EXERCISE DESCRIPTION. Select and copy out each line of the records below that contains the string "photograph".
--- BEGIN MATERIALS PROVIDED ---
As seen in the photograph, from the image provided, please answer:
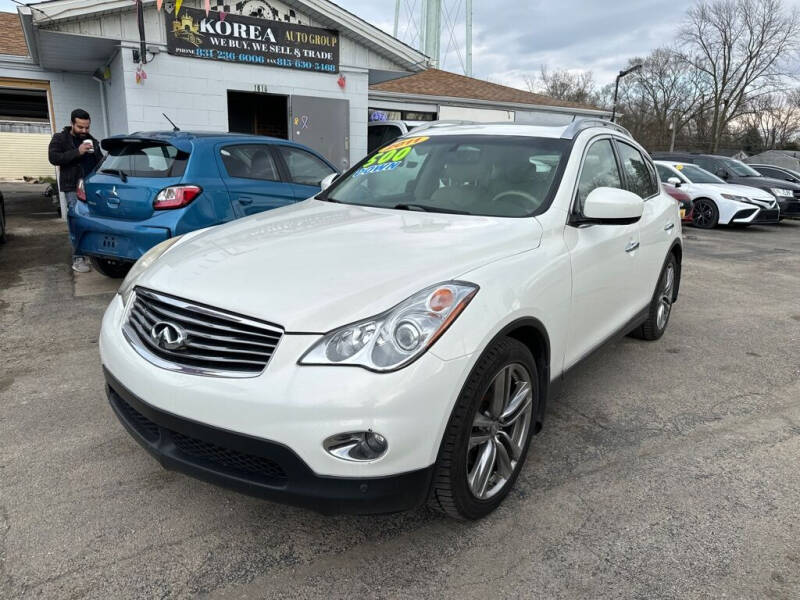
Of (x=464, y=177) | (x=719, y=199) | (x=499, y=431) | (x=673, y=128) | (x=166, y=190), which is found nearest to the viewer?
--- END MATERIALS PROVIDED ---
--- BEGIN MATERIALS PROVIDED ---
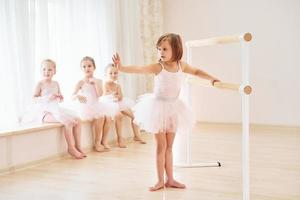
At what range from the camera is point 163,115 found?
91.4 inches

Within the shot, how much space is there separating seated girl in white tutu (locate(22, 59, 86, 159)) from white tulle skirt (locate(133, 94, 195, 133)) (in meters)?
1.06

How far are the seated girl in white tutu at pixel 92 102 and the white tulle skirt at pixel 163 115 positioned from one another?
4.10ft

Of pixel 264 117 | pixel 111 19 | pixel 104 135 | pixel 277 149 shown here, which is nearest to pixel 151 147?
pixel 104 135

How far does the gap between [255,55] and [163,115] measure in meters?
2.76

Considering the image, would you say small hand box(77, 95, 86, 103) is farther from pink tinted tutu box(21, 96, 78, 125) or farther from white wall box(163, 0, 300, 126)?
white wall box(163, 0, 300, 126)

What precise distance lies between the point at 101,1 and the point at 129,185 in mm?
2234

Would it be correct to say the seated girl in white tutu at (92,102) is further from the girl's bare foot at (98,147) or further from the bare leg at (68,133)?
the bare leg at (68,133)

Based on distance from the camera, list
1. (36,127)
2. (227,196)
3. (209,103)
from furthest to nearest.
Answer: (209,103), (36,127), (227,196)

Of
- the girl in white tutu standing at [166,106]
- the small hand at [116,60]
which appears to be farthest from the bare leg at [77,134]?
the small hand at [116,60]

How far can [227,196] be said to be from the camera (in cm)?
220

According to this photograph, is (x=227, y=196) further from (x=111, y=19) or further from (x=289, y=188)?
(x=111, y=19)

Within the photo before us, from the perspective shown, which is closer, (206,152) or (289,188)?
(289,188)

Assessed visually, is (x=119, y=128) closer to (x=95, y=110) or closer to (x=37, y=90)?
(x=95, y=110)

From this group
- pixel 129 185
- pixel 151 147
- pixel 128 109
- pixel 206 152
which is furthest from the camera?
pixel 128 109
--- END MATERIALS PROVIDED ---
WRITTEN ANSWER.
As seen in the photograph, from the image provided, please answer:
According to this photograph, is (x=227, y=196) further from (x=111, y=19) or further from (x=289, y=188)?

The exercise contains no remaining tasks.